__TASK OBJECTIVE__: Reproduce the listing exactly, with no pictures in your copy.

__RECORDS FOR THIS TASK__:
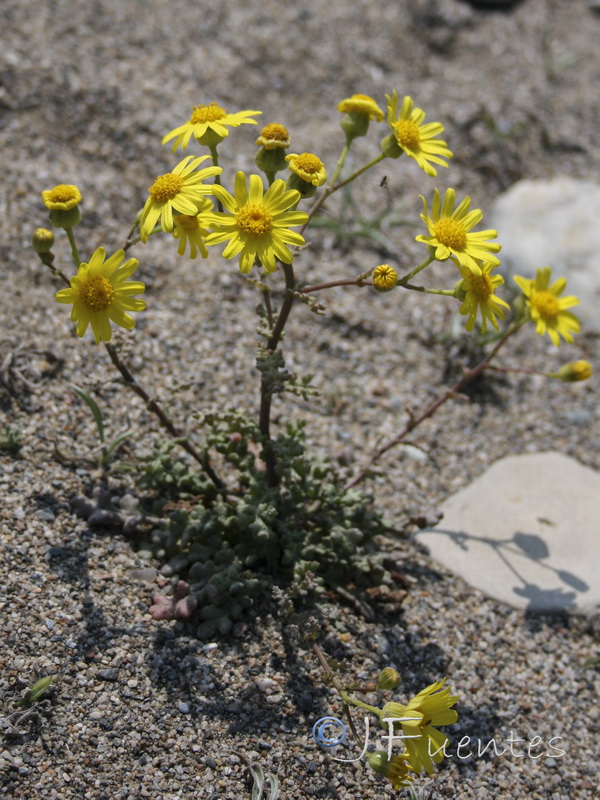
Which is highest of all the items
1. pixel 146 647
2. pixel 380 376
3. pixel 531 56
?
pixel 531 56

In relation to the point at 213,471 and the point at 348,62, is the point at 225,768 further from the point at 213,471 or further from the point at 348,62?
the point at 348,62

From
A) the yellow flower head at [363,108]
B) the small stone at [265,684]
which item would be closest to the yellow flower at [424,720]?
the small stone at [265,684]

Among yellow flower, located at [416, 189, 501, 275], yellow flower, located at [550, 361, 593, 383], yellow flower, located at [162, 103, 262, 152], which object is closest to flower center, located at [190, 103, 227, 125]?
yellow flower, located at [162, 103, 262, 152]

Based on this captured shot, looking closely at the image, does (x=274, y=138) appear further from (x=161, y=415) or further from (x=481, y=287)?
(x=161, y=415)

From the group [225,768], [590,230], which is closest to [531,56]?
[590,230]

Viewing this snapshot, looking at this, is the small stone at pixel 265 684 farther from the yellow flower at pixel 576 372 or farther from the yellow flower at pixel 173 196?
the yellow flower at pixel 576 372
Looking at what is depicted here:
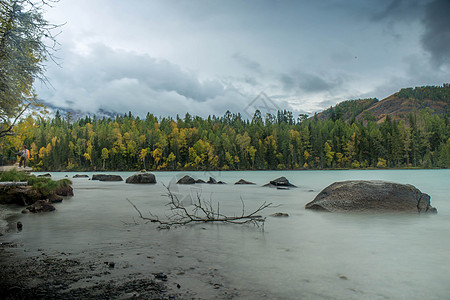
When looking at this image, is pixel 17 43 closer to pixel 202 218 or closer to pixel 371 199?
pixel 202 218

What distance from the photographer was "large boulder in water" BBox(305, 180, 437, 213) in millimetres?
10094

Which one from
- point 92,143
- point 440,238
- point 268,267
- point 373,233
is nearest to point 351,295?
point 268,267

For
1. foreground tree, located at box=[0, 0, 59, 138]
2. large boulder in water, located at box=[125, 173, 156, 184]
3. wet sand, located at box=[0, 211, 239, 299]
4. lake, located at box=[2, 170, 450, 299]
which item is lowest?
lake, located at box=[2, 170, 450, 299]

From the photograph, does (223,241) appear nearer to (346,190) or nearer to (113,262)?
(113,262)

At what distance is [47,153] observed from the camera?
362 feet

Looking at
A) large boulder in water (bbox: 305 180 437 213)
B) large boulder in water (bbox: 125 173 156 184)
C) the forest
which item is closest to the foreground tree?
large boulder in water (bbox: 305 180 437 213)

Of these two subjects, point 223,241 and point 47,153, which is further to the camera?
point 47,153

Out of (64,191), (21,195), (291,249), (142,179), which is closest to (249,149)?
(142,179)

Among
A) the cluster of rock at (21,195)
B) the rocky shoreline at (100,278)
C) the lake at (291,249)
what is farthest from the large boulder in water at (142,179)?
the rocky shoreline at (100,278)

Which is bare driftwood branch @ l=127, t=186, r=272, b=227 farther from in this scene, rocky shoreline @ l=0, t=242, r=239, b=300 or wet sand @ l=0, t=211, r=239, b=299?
rocky shoreline @ l=0, t=242, r=239, b=300

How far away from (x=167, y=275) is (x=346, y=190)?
340 inches

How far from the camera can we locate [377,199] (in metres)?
10.2

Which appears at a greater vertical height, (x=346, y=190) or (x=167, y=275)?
(x=346, y=190)

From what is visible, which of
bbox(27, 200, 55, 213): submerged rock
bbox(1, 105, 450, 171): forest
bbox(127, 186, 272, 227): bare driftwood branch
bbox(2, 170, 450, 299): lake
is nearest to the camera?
bbox(2, 170, 450, 299): lake
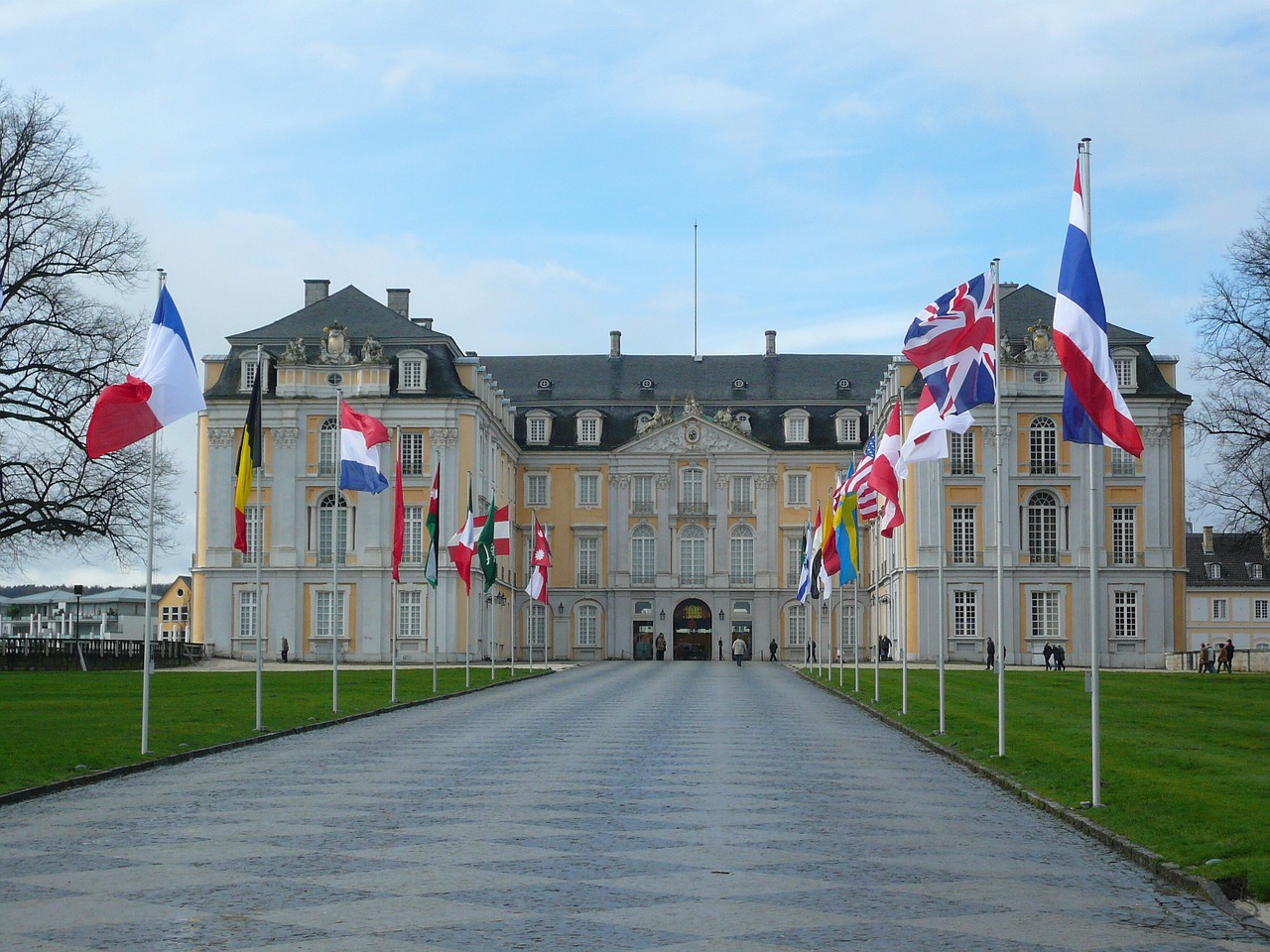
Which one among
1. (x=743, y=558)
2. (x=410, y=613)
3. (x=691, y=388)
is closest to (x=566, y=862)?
(x=410, y=613)

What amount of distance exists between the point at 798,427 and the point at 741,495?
16.6ft

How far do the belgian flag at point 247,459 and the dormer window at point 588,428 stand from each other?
6734cm

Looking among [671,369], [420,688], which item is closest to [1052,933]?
[420,688]

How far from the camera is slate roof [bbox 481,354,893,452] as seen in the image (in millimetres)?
96875

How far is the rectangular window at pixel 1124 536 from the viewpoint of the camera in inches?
3120

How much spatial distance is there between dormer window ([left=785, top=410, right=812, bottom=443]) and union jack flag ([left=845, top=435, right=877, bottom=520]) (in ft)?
182

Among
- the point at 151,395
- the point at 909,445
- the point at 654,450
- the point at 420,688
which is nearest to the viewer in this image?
the point at 151,395

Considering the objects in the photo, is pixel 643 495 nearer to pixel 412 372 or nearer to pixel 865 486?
pixel 412 372

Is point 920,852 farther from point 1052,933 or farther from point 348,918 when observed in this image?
point 348,918

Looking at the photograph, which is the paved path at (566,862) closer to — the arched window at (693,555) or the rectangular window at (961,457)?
the rectangular window at (961,457)

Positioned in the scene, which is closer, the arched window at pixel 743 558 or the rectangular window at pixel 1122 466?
the rectangular window at pixel 1122 466

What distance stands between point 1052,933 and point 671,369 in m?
91.9

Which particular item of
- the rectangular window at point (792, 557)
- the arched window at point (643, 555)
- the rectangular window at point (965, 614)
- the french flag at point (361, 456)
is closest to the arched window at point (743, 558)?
the rectangular window at point (792, 557)

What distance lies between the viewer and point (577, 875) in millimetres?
11914
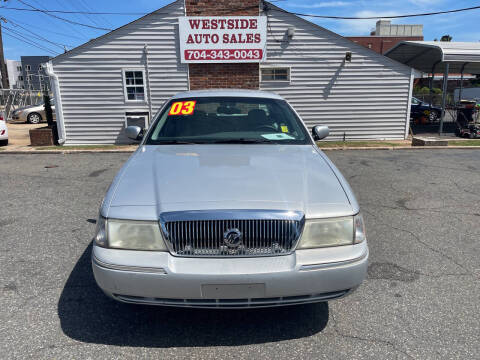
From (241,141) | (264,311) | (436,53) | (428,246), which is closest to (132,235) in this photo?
(264,311)

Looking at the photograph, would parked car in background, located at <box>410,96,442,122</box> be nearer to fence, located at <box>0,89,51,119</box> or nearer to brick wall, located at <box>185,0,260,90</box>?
brick wall, located at <box>185,0,260,90</box>

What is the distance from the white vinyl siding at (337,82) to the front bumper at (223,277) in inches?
419

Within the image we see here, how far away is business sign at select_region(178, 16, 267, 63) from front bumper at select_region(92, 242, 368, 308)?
10.5 meters

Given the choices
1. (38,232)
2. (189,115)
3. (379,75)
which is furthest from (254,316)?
(379,75)

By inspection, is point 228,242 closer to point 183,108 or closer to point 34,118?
point 183,108

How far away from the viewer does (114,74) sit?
11891mm

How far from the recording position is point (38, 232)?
4.36 m

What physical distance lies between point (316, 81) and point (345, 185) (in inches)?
412

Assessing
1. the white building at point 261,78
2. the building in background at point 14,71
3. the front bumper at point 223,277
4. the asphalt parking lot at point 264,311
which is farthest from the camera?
the building in background at point 14,71

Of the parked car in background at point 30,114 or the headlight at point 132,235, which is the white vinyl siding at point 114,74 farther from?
the headlight at point 132,235

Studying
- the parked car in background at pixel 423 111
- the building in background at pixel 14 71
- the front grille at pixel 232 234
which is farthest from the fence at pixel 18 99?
the building in background at pixel 14 71

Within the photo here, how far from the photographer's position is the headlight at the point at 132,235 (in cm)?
220

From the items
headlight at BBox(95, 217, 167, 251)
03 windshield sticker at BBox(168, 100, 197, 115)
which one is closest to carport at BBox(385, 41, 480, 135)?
03 windshield sticker at BBox(168, 100, 197, 115)

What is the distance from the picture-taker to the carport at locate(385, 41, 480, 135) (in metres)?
12.6
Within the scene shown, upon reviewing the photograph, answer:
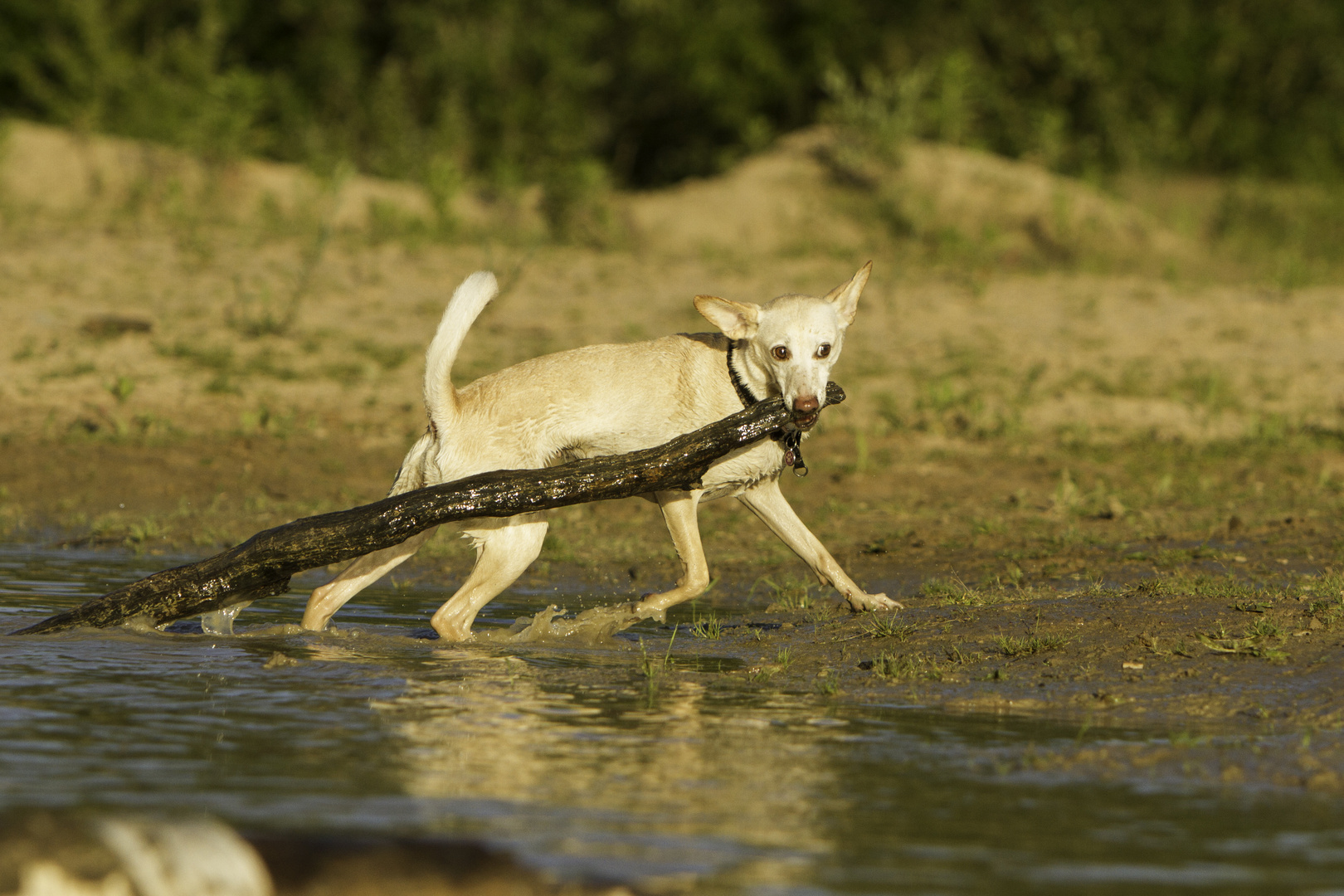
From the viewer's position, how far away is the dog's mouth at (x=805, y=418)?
6379 mm

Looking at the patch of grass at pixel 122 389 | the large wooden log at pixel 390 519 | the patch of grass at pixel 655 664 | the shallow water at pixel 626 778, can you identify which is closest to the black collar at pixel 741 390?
the large wooden log at pixel 390 519

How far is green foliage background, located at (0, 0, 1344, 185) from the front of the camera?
20.4 metres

__WRITTEN ANSWER__:
Which is highest of all the items
1. pixel 146 647
2. pixel 380 376
3. pixel 531 56
?
pixel 531 56

In relation to the point at 213,471 and the point at 348,62, is the point at 225,768 further from the point at 213,471 or further from the point at 348,62?
the point at 348,62

From
A) the yellow flower head at [363,108]
B) the small stone at [265,684]
which item would be closest to the yellow flower at [424,720]?
the small stone at [265,684]

Among yellow flower, located at [416, 189, 501, 275], yellow flower, located at [550, 361, 593, 383], yellow flower, located at [162, 103, 262, 152], which object is closest to flower center, located at [190, 103, 227, 125]?
yellow flower, located at [162, 103, 262, 152]

Based on this captured shot, looking closely at the image, does (x=274, y=138) appear further from (x=161, y=415) or further from (x=481, y=287)?
(x=161, y=415)

From the group [225,768], [590,230], which is closest to [531,56]?
[590,230]

Viewing this snapshot, looking at this, is the small stone at pixel 265 684 farther from the yellow flower at pixel 576 372 or farther from the yellow flower at pixel 173 196?
the yellow flower at pixel 576 372
Looking at what is depicted here:
When looking at this image, is pixel 17 43 closer to pixel 202 218 or closer to pixel 371 199?
pixel 202 218

What distance from the photographer was "large boulder in water" BBox(305, 180, 437, 213) in millimetres?
10094

Which one from
- point 92,143
- point 440,238
- point 268,267
- point 373,233
is nearest to point 351,295?
point 268,267

For
1. foreground tree, located at box=[0, 0, 59, 138]
2. large boulder in water, located at box=[125, 173, 156, 184]
3. wet sand, located at box=[0, 211, 239, 299]
4. lake, located at box=[2, 170, 450, 299]
which item is lowest?
lake, located at box=[2, 170, 450, 299]

From the photograph, does (223,241) appear nearer to (346,190) or nearer to (113,262)?
(113,262)

At what distance is [47,153] observed from the camera?
362 feet

Looking at
A) large boulder in water (bbox: 305 180 437 213)
B) large boulder in water (bbox: 125 173 156 184)
C) the forest
which item is closest to the foreground tree?
large boulder in water (bbox: 305 180 437 213)

Of these two subjects, point 223,241 and point 47,153, which is further to the camera?
point 47,153

Out of (64,191), (21,195), (291,249), (142,179), which is closest to (249,149)?
(142,179)

Among
A) the cluster of rock at (21,195)
B) the rocky shoreline at (100,278)
C) the lake at (291,249)
what is farthest from the large boulder in water at (142,179)?
the rocky shoreline at (100,278)

Which is bare driftwood branch @ l=127, t=186, r=272, b=227 farther from in this scene, rocky shoreline @ l=0, t=242, r=239, b=300 or wet sand @ l=0, t=211, r=239, b=299?
rocky shoreline @ l=0, t=242, r=239, b=300

How far away from (x=167, y=275) is (x=346, y=190)?
340 inches

How far from the camera can we locate [377,199] (in metres)?
10.2

Which appears at a greater vertical height, (x=346, y=190) or (x=167, y=275)?
(x=346, y=190)

From what is visible, which of
bbox(27, 200, 55, 213): submerged rock
bbox(1, 105, 450, 171): forest
bbox(127, 186, 272, 227): bare driftwood branch
bbox(2, 170, 450, 299): lake
is nearest to the camera?
bbox(2, 170, 450, 299): lake
Which one among
1. (x=743, y=558)
2. (x=410, y=613)
3. (x=691, y=388)
is closest to (x=566, y=862)?
(x=410, y=613)

What amount of distance exists between the point at 798,427 and the point at 741,495?
16.6ft

How far do the belgian flag at point 247,459 and the dormer window at point 588,428 stand from each other?
6734cm

Looking among [671,369], [420,688], which item is closest to [1052,933]?
[420,688]

How far from the camera is slate roof [bbox 481,354,893,452] as seen in the image (in millimetres)?
96875

How far is the rectangular window at pixel 1124 536 from the viewpoint of the camera in inches?
3120

How much spatial distance is there between dormer window ([left=785, top=410, right=812, bottom=443]) and union jack flag ([left=845, top=435, right=877, bottom=520]) (in ft)?
182

Among
- the point at 151,395
- the point at 909,445
- the point at 654,450
- the point at 420,688
which is nearest to the viewer in this image?
the point at 151,395

Considering the objects in the photo, is pixel 643 495 nearer to pixel 412 372 or nearer to pixel 865 486?
pixel 412 372

Is point 920,852 farther from point 1052,933 or farther from point 348,918 when observed in this image?
point 348,918

Looking at the photograph, which is the paved path at (566,862) closer to — the arched window at (693,555) or the rectangular window at (961,457)?
the rectangular window at (961,457)

Positioned in the scene, which is closer, the arched window at pixel 743 558 or the rectangular window at pixel 1122 466?
the rectangular window at pixel 1122 466

What distance stands between point 1052,933 and point 671,369 in m?
91.9

Which particular item of
- the rectangular window at point (792, 557)
- the arched window at point (643, 555)
- the rectangular window at point (965, 614)
- the french flag at point (361, 456)
is closest to the arched window at point (743, 558)?
the rectangular window at point (792, 557)

What distance lies between the viewer and point (577, 875) in millimetres?
11914
From (241,141) | (264,311) | (436,53) | (428,246), which is closest to (132,235) in this photo?
(264,311)

Looking at the photograph, would parked car in background, located at <box>410,96,442,122</box> be nearer to fence, located at <box>0,89,51,119</box> or nearer to brick wall, located at <box>185,0,260,90</box>?
brick wall, located at <box>185,0,260,90</box>

What is the distance from the white vinyl siding at (337,82) to the front bumper at (223,277) in inches?
419

Within the image we see here, how far away is business sign at select_region(178, 16, 267, 63) from front bumper at select_region(92, 242, 368, 308)?
10.5 meters

Given the choices
1. (38,232)
2. (189,115)
3. (379,75)
which is furthest from (254,316)?
(379,75)

By inspection, is point 228,242 closer to point 183,108 or closer to point 34,118?
point 183,108

How far away from the viewer does (114,74) sit?
11891mm

How far from the recording position is point (38, 232)?
4.36 m

What physical distance lies between point (316, 81) and point (345, 185) (in inches)?
412

Assessing
1. the white building at point 261,78
2. the building in background at point 14,71
3. the front bumper at point 223,277
4. the asphalt parking lot at point 264,311
which is farthest from the camera?
the building in background at point 14,71

Of the parked car in background at point 30,114 or the headlight at point 132,235, which is the white vinyl siding at point 114,74 farther from?
the headlight at point 132,235

Studying
- the parked car in background at pixel 423 111
- the building in background at pixel 14 71
- the front grille at pixel 232 234
which is farthest from the fence at pixel 18 99?
the building in background at pixel 14 71

Within the photo here, how far from the photographer's position is the headlight at the point at 132,235 (in cm)?
220

From the items
headlight at BBox(95, 217, 167, 251)
03 windshield sticker at BBox(168, 100, 197, 115)
which one is closest to carport at BBox(385, 41, 480, 135)?
03 windshield sticker at BBox(168, 100, 197, 115)

What is the distance from the picture-taker to the carport at locate(385, 41, 480, 135) (in metres)?
12.6
Within the scene shown, upon reviewing the photograph, answer:
From the viewer's position, how far away is the dog's mouth at (x=805, y=418)?
6379 mm

Looking at the patch of grass at pixel 122 389 | the large wooden log at pixel 390 519 | the patch of grass at pixel 655 664 | the shallow water at pixel 626 778, can you identify which is closest to the black collar at pixel 741 390?
the large wooden log at pixel 390 519

How far is green foliage background, located at (0, 0, 1344, 185) from the front of the camera?
20.4 metres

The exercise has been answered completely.